Cheatham has been privy to the war stories passed along from his more experienced peers. It's helped, he said.

"They found some peace and I can, too," he said.

Like soldiers, chaplains train during peacetime and are always training for combat on post and off - battling soldiers' wartime apprehensions and fears and counseling those left behind.

"Chaplains are noncombatants, so it's more of a spiritual battle," said Melvin, family life chaplain. "We're there keeping soldiers from breaking down spiritually, emotionally and physically. We're nurturers on the battlefield."

Army chaplains work right alongside soldiers wherever they may go, said Fort Wainwright Post chaplain Lt. Col. Vance Theodore, who oversees seven other post chaplains.

"If they're (soldiers) getting up in the morning and doing P.E., you're getting up in the morning and doing P.E. with them.
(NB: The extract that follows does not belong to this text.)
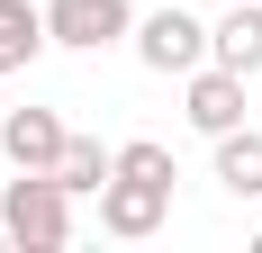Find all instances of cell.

If they're deployed, you're deployed with them. If soldiers are sleeping on the ground, you're sleeping on the ground with them. If soldiers are jumping out of planes, you're jumping out of planes with them."

Theodore and Melvin, military ministers for 21 and 16 years, respectively, know about deployment and ministering in battle zones like Desert Shield, Desert Storm, Somalia and Iraq.
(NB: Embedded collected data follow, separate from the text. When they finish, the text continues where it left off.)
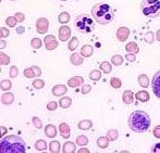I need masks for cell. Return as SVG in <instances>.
I'll list each match as a JSON object with an SVG mask.
<instances>
[{
    "instance_id": "cell-1",
    "label": "cell",
    "mask_w": 160,
    "mask_h": 153,
    "mask_svg": "<svg viewBox=\"0 0 160 153\" xmlns=\"http://www.w3.org/2000/svg\"><path fill=\"white\" fill-rule=\"evenodd\" d=\"M128 124L131 130L137 132V134H143L149 129L152 118H150L149 114L146 113L145 111L137 110L130 114L128 118Z\"/></svg>"
},
{
    "instance_id": "cell-2",
    "label": "cell",
    "mask_w": 160,
    "mask_h": 153,
    "mask_svg": "<svg viewBox=\"0 0 160 153\" xmlns=\"http://www.w3.org/2000/svg\"><path fill=\"white\" fill-rule=\"evenodd\" d=\"M0 151L1 153H24L26 151L25 141L18 135H9L1 138Z\"/></svg>"
},
{
    "instance_id": "cell-3",
    "label": "cell",
    "mask_w": 160,
    "mask_h": 153,
    "mask_svg": "<svg viewBox=\"0 0 160 153\" xmlns=\"http://www.w3.org/2000/svg\"><path fill=\"white\" fill-rule=\"evenodd\" d=\"M92 17L98 24L106 25L113 21L114 11L108 3H97L92 8Z\"/></svg>"
},
{
    "instance_id": "cell-4",
    "label": "cell",
    "mask_w": 160,
    "mask_h": 153,
    "mask_svg": "<svg viewBox=\"0 0 160 153\" xmlns=\"http://www.w3.org/2000/svg\"><path fill=\"white\" fill-rule=\"evenodd\" d=\"M74 27L82 34H89L95 30V22L88 14H80L74 19Z\"/></svg>"
},
{
    "instance_id": "cell-5",
    "label": "cell",
    "mask_w": 160,
    "mask_h": 153,
    "mask_svg": "<svg viewBox=\"0 0 160 153\" xmlns=\"http://www.w3.org/2000/svg\"><path fill=\"white\" fill-rule=\"evenodd\" d=\"M141 9L145 17L150 19L158 17L160 15V0H143Z\"/></svg>"
},
{
    "instance_id": "cell-6",
    "label": "cell",
    "mask_w": 160,
    "mask_h": 153,
    "mask_svg": "<svg viewBox=\"0 0 160 153\" xmlns=\"http://www.w3.org/2000/svg\"><path fill=\"white\" fill-rule=\"evenodd\" d=\"M49 28V21L46 17H39V19L36 21V30L37 33L39 34H46L48 31Z\"/></svg>"
},
{
    "instance_id": "cell-7",
    "label": "cell",
    "mask_w": 160,
    "mask_h": 153,
    "mask_svg": "<svg viewBox=\"0 0 160 153\" xmlns=\"http://www.w3.org/2000/svg\"><path fill=\"white\" fill-rule=\"evenodd\" d=\"M152 89L154 94L160 99V69L154 75L152 79Z\"/></svg>"
},
{
    "instance_id": "cell-8",
    "label": "cell",
    "mask_w": 160,
    "mask_h": 153,
    "mask_svg": "<svg viewBox=\"0 0 160 153\" xmlns=\"http://www.w3.org/2000/svg\"><path fill=\"white\" fill-rule=\"evenodd\" d=\"M44 42H45V47H46V49L49 51L55 50V49L58 47V41L53 35H47L44 39Z\"/></svg>"
},
{
    "instance_id": "cell-9",
    "label": "cell",
    "mask_w": 160,
    "mask_h": 153,
    "mask_svg": "<svg viewBox=\"0 0 160 153\" xmlns=\"http://www.w3.org/2000/svg\"><path fill=\"white\" fill-rule=\"evenodd\" d=\"M84 85V78L82 76H73L68 80V86L71 88H78V87H82Z\"/></svg>"
},
{
    "instance_id": "cell-10",
    "label": "cell",
    "mask_w": 160,
    "mask_h": 153,
    "mask_svg": "<svg viewBox=\"0 0 160 153\" xmlns=\"http://www.w3.org/2000/svg\"><path fill=\"white\" fill-rule=\"evenodd\" d=\"M128 36H130V30L125 26H121L117 31V38H118L119 41L124 42L128 38Z\"/></svg>"
},
{
    "instance_id": "cell-11",
    "label": "cell",
    "mask_w": 160,
    "mask_h": 153,
    "mask_svg": "<svg viewBox=\"0 0 160 153\" xmlns=\"http://www.w3.org/2000/svg\"><path fill=\"white\" fill-rule=\"evenodd\" d=\"M59 39L61 40V41H67V40L70 39V37H71V28L69 27V26H61V27L59 28Z\"/></svg>"
},
{
    "instance_id": "cell-12",
    "label": "cell",
    "mask_w": 160,
    "mask_h": 153,
    "mask_svg": "<svg viewBox=\"0 0 160 153\" xmlns=\"http://www.w3.org/2000/svg\"><path fill=\"white\" fill-rule=\"evenodd\" d=\"M51 92L56 97H62L68 92V87L65 85H56L55 87H52Z\"/></svg>"
},
{
    "instance_id": "cell-13",
    "label": "cell",
    "mask_w": 160,
    "mask_h": 153,
    "mask_svg": "<svg viewBox=\"0 0 160 153\" xmlns=\"http://www.w3.org/2000/svg\"><path fill=\"white\" fill-rule=\"evenodd\" d=\"M59 131L60 135L63 139H69L71 136V129H70V126L67 123H61L59 125Z\"/></svg>"
},
{
    "instance_id": "cell-14",
    "label": "cell",
    "mask_w": 160,
    "mask_h": 153,
    "mask_svg": "<svg viewBox=\"0 0 160 153\" xmlns=\"http://www.w3.org/2000/svg\"><path fill=\"white\" fill-rule=\"evenodd\" d=\"M70 61L73 65L75 66H78V65H82L83 62H84V59H83V55L78 52H75L70 57Z\"/></svg>"
},
{
    "instance_id": "cell-15",
    "label": "cell",
    "mask_w": 160,
    "mask_h": 153,
    "mask_svg": "<svg viewBox=\"0 0 160 153\" xmlns=\"http://www.w3.org/2000/svg\"><path fill=\"white\" fill-rule=\"evenodd\" d=\"M45 135H46L48 138H55L57 136V128L52 124H48V125L45 127Z\"/></svg>"
},
{
    "instance_id": "cell-16",
    "label": "cell",
    "mask_w": 160,
    "mask_h": 153,
    "mask_svg": "<svg viewBox=\"0 0 160 153\" xmlns=\"http://www.w3.org/2000/svg\"><path fill=\"white\" fill-rule=\"evenodd\" d=\"M134 98L135 94L131 90H125L122 94V100L124 102V104H132L133 101H134Z\"/></svg>"
},
{
    "instance_id": "cell-17",
    "label": "cell",
    "mask_w": 160,
    "mask_h": 153,
    "mask_svg": "<svg viewBox=\"0 0 160 153\" xmlns=\"http://www.w3.org/2000/svg\"><path fill=\"white\" fill-rule=\"evenodd\" d=\"M14 101V94L12 92H6V93L2 94L1 97V102L4 105H10Z\"/></svg>"
},
{
    "instance_id": "cell-18",
    "label": "cell",
    "mask_w": 160,
    "mask_h": 153,
    "mask_svg": "<svg viewBox=\"0 0 160 153\" xmlns=\"http://www.w3.org/2000/svg\"><path fill=\"white\" fill-rule=\"evenodd\" d=\"M135 98H136V100L139 101V102H147V101L149 100L150 96L146 90H141V91L136 92Z\"/></svg>"
},
{
    "instance_id": "cell-19",
    "label": "cell",
    "mask_w": 160,
    "mask_h": 153,
    "mask_svg": "<svg viewBox=\"0 0 160 153\" xmlns=\"http://www.w3.org/2000/svg\"><path fill=\"white\" fill-rule=\"evenodd\" d=\"M94 52V48L91 45H85L81 48V55L84 58H89Z\"/></svg>"
},
{
    "instance_id": "cell-20",
    "label": "cell",
    "mask_w": 160,
    "mask_h": 153,
    "mask_svg": "<svg viewBox=\"0 0 160 153\" xmlns=\"http://www.w3.org/2000/svg\"><path fill=\"white\" fill-rule=\"evenodd\" d=\"M125 50H127V52H128V53H135V55H136V53L139 51V48H138V46H137L136 42L131 41L125 45Z\"/></svg>"
},
{
    "instance_id": "cell-21",
    "label": "cell",
    "mask_w": 160,
    "mask_h": 153,
    "mask_svg": "<svg viewBox=\"0 0 160 153\" xmlns=\"http://www.w3.org/2000/svg\"><path fill=\"white\" fill-rule=\"evenodd\" d=\"M78 127L81 130H89L93 127V122L91 120H83L78 124Z\"/></svg>"
},
{
    "instance_id": "cell-22",
    "label": "cell",
    "mask_w": 160,
    "mask_h": 153,
    "mask_svg": "<svg viewBox=\"0 0 160 153\" xmlns=\"http://www.w3.org/2000/svg\"><path fill=\"white\" fill-rule=\"evenodd\" d=\"M63 152L64 153H74L76 151V146L72 141H67L63 145Z\"/></svg>"
},
{
    "instance_id": "cell-23",
    "label": "cell",
    "mask_w": 160,
    "mask_h": 153,
    "mask_svg": "<svg viewBox=\"0 0 160 153\" xmlns=\"http://www.w3.org/2000/svg\"><path fill=\"white\" fill-rule=\"evenodd\" d=\"M137 80H138L139 86L144 87V88H147L149 86V78H148V76L146 74H141L138 76V78H137Z\"/></svg>"
},
{
    "instance_id": "cell-24",
    "label": "cell",
    "mask_w": 160,
    "mask_h": 153,
    "mask_svg": "<svg viewBox=\"0 0 160 153\" xmlns=\"http://www.w3.org/2000/svg\"><path fill=\"white\" fill-rule=\"evenodd\" d=\"M109 138L108 137H99L97 139V146H98L100 149H106L109 146Z\"/></svg>"
},
{
    "instance_id": "cell-25",
    "label": "cell",
    "mask_w": 160,
    "mask_h": 153,
    "mask_svg": "<svg viewBox=\"0 0 160 153\" xmlns=\"http://www.w3.org/2000/svg\"><path fill=\"white\" fill-rule=\"evenodd\" d=\"M72 104V99L69 98V97H63L59 100V105L62 108V109H68L70 108Z\"/></svg>"
},
{
    "instance_id": "cell-26",
    "label": "cell",
    "mask_w": 160,
    "mask_h": 153,
    "mask_svg": "<svg viewBox=\"0 0 160 153\" xmlns=\"http://www.w3.org/2000/svg\"><path fill=\"white\" fill-rule=\"evenodd\" d=\"M49 150L52 153H58L61 151V146H60L59 141H57V140L51 141V142L49 143Z\"/></svg>"
},
{
    "instance_id": "cell-27",
    "label": "cell",
    "mask_w": 160,
    "mask_h": 153,
    "mask_svg": "<svg viewBox=\"0 0 160 153\" xmlns=\"http://www.w3.org/2000/svg\"><path fill=\"white\" fill-rule=\"evenodd\" d=\"M35 149L37 151H45L47 149V142L42 139H39L35 142Z\"/></svg>"
},
{
    "instance_id": "cell-28",
    "label": "cell",
    "mask_w": 160,
    "mask_h": 153,
    "mask_svg": "<svg viewBox=\"0 0 160 153\" xmlns=\"http://www.w3.org/2000/svg\"><path fill=\"white\" fill-rule=\"evenodd\" d=\"M76 145L80 146V147H85V146L88 145V138L84 135H81L76 138Z\"/></svg>"
},
{
    "instance_id": "cell-29",
    "label": "cell",
    "mask_w": 160,
    "mask_h": 153,
    "mask_svg": "<svg viewBox=\"0 0 160 153\" xmlns=\"http://www.w3.org/2000/svg\"><path fill=\"white\" fill-rule=\"evenodd\" d=\"M99 69H100L101 71H102L105 74H109V73H111V71H112L111 64H110L109 62H107V61H105V62L101 63L100 66H99Z\"/></svg>"
},
{
    "instance_id": "cell-30",
    "label": "cell",
    "mask_w": 160,
    "mask_h": 153,
    "mask_svg": "<svg viewBox=\"0 0 160 153\" xmlns=\"http://www.w3.org/2000/svg\"><path fill=\"white\" fill-rule=\"evenodd\" d=\"M58 21L61 24H67L70 22V14L68 12H61L58 17Z\"/></svg>"
},
{
    "instance_id": "cell-31",
    "label": "cell",
    "mask_w": 160,
    "mask_h": 153,
    "mask_svg": "<svg viewBox=\"0 0 160 153\" xmlns=\"http://www.w3.org/2000/svg\"><path fill=\"white\" fill-rule=\"evenodd\" d=\"M107 137L110 141H116L119 138V131L117 129H110L107 132Z\"/></svg>"
},
{
    "instance_id": "cell-32",
    "label": "cell",
    "mask_w": 160,
    "mask_h": 153,
    "mask_svg": "<svg viewBox=\"0 0 160 153\" xmlns=\"http://www.w3.org/2000/svg\"><path fill=\"white\" fill-rule=\"evenodd\" d=\"M78 47V39L76 37H72V39L68 44V48L70 51H74Z\"/></svg>"
},
{
    "instance_id": "cell-33",
    "label": "cell",
    "mask_w": 160,
    "mask_h": 153,
    "mask_svg": "<svg viewBox=\"0 0 160 153\" xmlns=\"http://www.w3.org/2000/svg\"><path fill=\"white\" fill-rule=\"evenodd\" d=\"M110 85H111L112 88L119 89V88H121V86H122V82H121L120 78H118V77H112L111 79H110Z\"/></svg>"
},
{
    "instance_id": "cell-34",
    "label": "cell",
    "mask_w": 160,
    "mask_h": 153,
    "mask_svg": "<svg viewBox=\"0 0 160 153\" xmlns=\"http://www.w3.org/2000/svg\"><path fill=\"white\" fill-rule=\"evenodd\" d=\"M123 57L122 55H113V57L111 58V62H112V64L113 65H116V66H119V65H121L123 63Z\"/></svg>"
},
{
    "instance_id": "cell-35",
    "label": "cell",
    "mask_w": 160,
    "mask_h": 153,
    "mask_svg": "<svg viewBox=\"0 0 160 153\" xmlns=\"http://www.w3.org/2000/svg\"><path fill=\"white\" fill-rule=\"evenodd\" d=\"M89 78H91L92 80H94V82L99 80L101 78L100 71H98V69H94V71H92L91 73H89Z\"/></svg>"
},
{
    "instance_id": "cell-36",
    "label": "cell",
    "mask_w": 160,
    "mask_h": 153,
    "mask_svg": "<svg viewBox=\"0 0 160 153\" xmlns=\"http://www.w3.org/2000/svg\"><path fill=\"white\" fill-rule=\"evenodd\" d=\"M145 41L147 42V44H154L155 41V34L152 33V31H147V33L145 34Z\"/></svg>"
},
{
    "instance_id": "cell-37",
    "label": "cell",
    "mask_w": 160,
    "mask_h": 153,
    "mask_svg": "<svg viewBox=\"0 0 160 153\" xmlns=\"http://www.w3.org/2000/svg\"><path fill=\"white\" fill-rule=\"evenodd\" d=\"M32 85H33V87L35 89H42V88H44V87H45V82L42 79H39V78H37V79L33 80Z\"/></svg>"
},
{
    "instance_id": "cell-38",
    "label": "cell",
    "mask_w": 160,
    "mask_h": 153,
    "mask_svg": "<svg viewBox=\"0 0 160 153\" xmlns=\"http://www.w3.org/2000/svg\"><path fill=\"white\" fill-rule=\"evenodd\" d=\"M11 87H12V83H11V80L4 79L1 82V90L8 91L9 89H11Z\"/></svg>"
},
{
    "instance_id": "cell-39",
    "label": "cell",
    "mask_w": 160,
    "mask_h": 153,
    "mask_svg": "<svg viewBox=\"0 0 160 153\" xmlns=\"http://www.w3.org/2000/svg\"><path fill=\"white\" fill-rule=\"evenodd\" d=\"M17 23H18V20H17V17H7L6 24L8 26H10V27H14V26H17Z\"/></svg>"
},
{
    "instance_id": "cell-40",
    "label": "cell",
    "mask_w": 160,
    "mask_h": 153,
    "mask_svg": "<svg viewBox=\"0 0 160 153\" xmlns=\"http://www.w3.org/2000/svg\"><path fill=\"white\" fill-rule=\"evenodd\" d=\"M31 46H32L34 49H39V48H42V40H40L39 38H33V39L31 40Z\"/></svg>"
},
{
    "instance_id": "cell-41",
    "label": "cell",
    "mask_w": 160,
    "mask_h": 153,
    "mask_svg": "<svg viewBox=\"0 0 160 153\" xmlns=\"http://www.w3.org/2000/svg\"><path fill=\"white\" fill-rule=\"evenodd\" d=\"M9 63H10V58H9V55H7L6 53H3V52L0 53V64L8 65Z\"/></svg>"
},
{
    "instance_id": "cell-42",
    "label": "cell",
    "mask_w": 160,
    "mask_h": 153,
    "mask_svg": "<svg viewBox=\"0 0 160 153\" xmlns=\"http://www.w3.org/2000/svg\"><path fill=\"white\" fill-rule=\"evenodd\" d=\"M9 75H10L11 78L18 77V75H19V69H18V67L15 66V65H12V66L10 67V71H9Z\"/></svg>"
},
{
    "instance_id": "cell-43",
    "label": "cell",
    "mask_w": 160,
    "mask_h": 153,
    "mask_svg": "<svg viewBox=\"0 0 160 153\" xmlns=\"http://www.w3.org/2000/svg\"><path fill=\"white\" fill-rule=\"evenodd\" d=\"M23 74H24V76H25L26 78H34L36 76L32 67H30V69L28 67V69H24V72H23Z\"/></svg>"
},
{
    "instance_id": "cell-44",
    "label": "cell",
    "mask_w": 160,
    "mask_h": 153,
    "mask_svg": "<svg viewBox=\"0 0 160 153\" xmlns=\"http://www.w3.org/2000/svg\"><path fill=\"white\" fill-rule=\"evenodd\" d=\"M32 122H33V125L35 126L37 129H40V128L42 127V120H40L39 117H37V116H34L32 118Z\"/></svg>"
},
{
    "instance_id": "cell-45",
    "label": "cell",
    "mask_w": 160,
    "mask_h": 153,
    "mask_svg": "<svg viewBox=\"0 0 160 153\" xmlns=\"http://www.w3.org/2000/svg\"><path fill=\"white\" fill-rule=\"evenodd\" d=\"M58 104H59V103H57L56 101H50V102L47 104V110H48V111H56L58 108Z\"/></svg>"
},
{
    "instance_id": "cell-46",
    "label": "cell",
    "mask_w": 160,
    "mask_h": 153,
    "mask_svg": "<svg viewBox=\"0 0 160 153\" xmlns=\"http://www.w3.org/2000/svg\"><path fill=\"white\" fill-rule=\"evenodd\" d=\"M0 34H1V39L2 38H7L9 35H10V31L8 30V28L6 27H1V30H0Z\"/></svg>"
},
{
    "instance_id": "cell-47",
    "label": "cell",
    "mask_w": 160,
    "mask_h": 153,
    "mask_svg": "<svg viewBox=\"0 0 160 153\" xmlns=\"http://www.w3.org/2000/svg\"><path fill=\"white\" fill-rule=\"evenodd\" d=\"M15 17H17L18 22H20V23H22V22H24V20H25V15L23 14V13L21 12H17L14 15Z\"/></svg>"
},
{
    "instance_id": "cell-48",
    "label": "cell",
    "mask_w": 160,
    "mask_h": 153,
    "mask_svg": "<svg viewBox=\"0 0 160 153\" xmlns=\"http://www.w3.org/2000/svg\"><path fill=\"white\" fill-rule=\"evenodd\" d=\"M125 59H127L128 62H134V61H136V57H135V53H127V55H125Z\"/></svg>"
},
{
    "instance_id": "cell-49",
    "label": "cell",
    "mask_w": 160,
    "mask_h": 153,
    "mask_svg": "<svg viewBox=\"0 0 160 153\" xmlns=\"http://www.w3.org/2000/svg\"><path fill=\"white\" fill-rule=\"evenodd\" d=\"M152 135H154L156 138L160 139V125H157L155 126L154 130H152Z\"/></svg>"
},
{
    "instance_id": "cell-50",
    "label": "cell",
    "mask_w": 160,
    "mask_h": 153,
    "mask_svg": "<svg viewBox=\"0 0 160 153\" xmlns=\"http://www.w3.org/2000/svg\"><path fill=\"white\" fill-rule=\"evenodd\" d=\"M91 90H92L91 85H83L82 86V93L83 94H87Z\"/></svg>"
},
{
    "instance_id": "cell-51",
    "label": "cell",
    "mask_w": 160,
    "mask_h": 153,
    "mask_svg": "<svg viewBox=\"0 0 160 153\" xmlns=\"http://www.w3.org/2000/svg\"><path fill=\"white\" fill-rule=\"evenodd\" d=\"M32 69H33V71H34V73H35L36 76H38V77H39V76L42 75V69H40L39 66H37V65H33Z\"/></svg>"
},
{
    "instance_id": "cell-52",
    "label": "cell",
    "mask_w": 160,
    "mask_h": 153,
    "mask_svg": "<svg viewBox=\"0 0 160 153\" xmlns=\"http://www.w3.org/2000/svg\"><path fill=\"white\" fill-rule=\"evenodd\" d=\"M152 153H160V142L154 145V147H152Z\"/></svg>"
},
{
    "instance_id": "cell-53",
    "label": "cell",
    "mask_w": 160,
    "mask_h": 153,
    "mask_svg": "<svg viewBox=\"0 0 160 153\" xmlns=\"http://www.w3.org/2000/svg\"><path fill=\"white\" fill-rule=\"evenodd\" d=\"M0 130H1V135H0V137L2 138V137L7 134V131H8V130H7V128L4 127V126H1V127H0Z\"/></svg>"
},
{
    "instance_id": "cell-54",
    "label": "cell",
    "mask_w": 160,
    "mask_h": 153,
    "mask_svg": "<svg viewBox=\"0 0 160 153\" xmlns=\"http://www.w3.org/2000/svg\"><path fill=\"white\" fill-rule=\"evenodd\" d=\"M24 31H25V28H24L23 26H19V27L17 28V33L18 34H23Z\"/></svg>"
},
{
    "instance_id": "cell-55",
    "label": "cell",
    "mask_w": 160,
    "mask_h": 153,
    "mask_svg": "<svg viewBox=\"0 0 160 153\" xmlns=\"http://www.w3.org/2000/svg\"><path fill=\"white\" fill-rule=\"evenodd\" d=\"M156 38H157V40H158V41H160V30L157 31V33H156Z\"/></svg>"
},
{
    "instance_id": "cell-56",
    "label": "cell",
    "mask_w": 160,
    "mask_h": 153,
    "mask_svg": "<svg viewBox=\"0 0 160 153\" xmlns=\"http://www.w3.org/2000/svg\"><path fill=\"white\" fill-rule=\"evenodd\" d=\"M6 44H7V42L4 41V40H2V39H1V49H2V48H6Z\"/></svg>"
},
{
    "instance_id": "cell-57",
    "label": "cell",
    "mask_w": 160,
    "mask_h": 153,
    "mask_svg": "<svg viewBox=\"0 0 160 153\" xmlns=\"http://www.w3.org/2000/svg\"><path fill=\"white\" fill-rule=\"evenodd\" d=\"M81 152H89V150L88 149H85V148H84V149H80V150H78V153H81Z\"/></svg>"
},
{
    "instance_id": "cell-58",
    "label": "cell",
    "mask_w": 160,
    "mask_h": 153,
    "mask_svg": "<svg viewBox=\"0 0 160 153\" xmlns=\"http://www.w3.org/2000/svg\"><path fill=\"white\" fill-rule=\"evenodd\" d=\"M60 1H67V0H60Z\"/></svg>"
},
{
    "instance_id": "cell-59",
    "label": "cell",
    "mask_w": 160,
    "mask_h": 153,
    "mask_svg": "<svg viewBox=\"0 0 160 153\" xmlns=\"http://www.w3.org/2000/svg\"><path fill=\"white\" fill-rule=\"evenodd\" d=\"M10 1H15V0H10Z\"/></svg>"
}]
</instances>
The chaplain doctrine, Theodore said, is "nurture the living, care for the wounded and honor the dead."

Primary among the many responsibilities of an Army chaplain is ensuring that soldiers have the right to practice their religion while serving their country.

Chaplains have some help in their duties.

Chaplain assistant to Melvin, Sgt. Darrin Numbers calls his job dynamic.

"Our main focus is on soldiers and the chaplains," Numbers said. "We're often the go-between for the chaplain ... the tie in with people on lower levels."

The Army prizes its chaplains.

"We're one of the only organizations in the world that do a one-to-one protection," Numbers said.

In battle zones, a chaplain is always accompanied by an armed chaplain assistant since chaplains are prohibited from carrying firearms.

"They take good care of us," Theodore affirmed.

Post chaplains are always ready to help soldiers and their dependents.

Dealing with stressed-out soldiers and family members is a challenging part of the job for all the chaplains.

"You have to stay committed to the mission and ministry in order to deal with your own issues and to have anything left for other people," Melvin said.

A typical workday may include leading a devotional service, counseling families and returning soldiers, and attending meetings.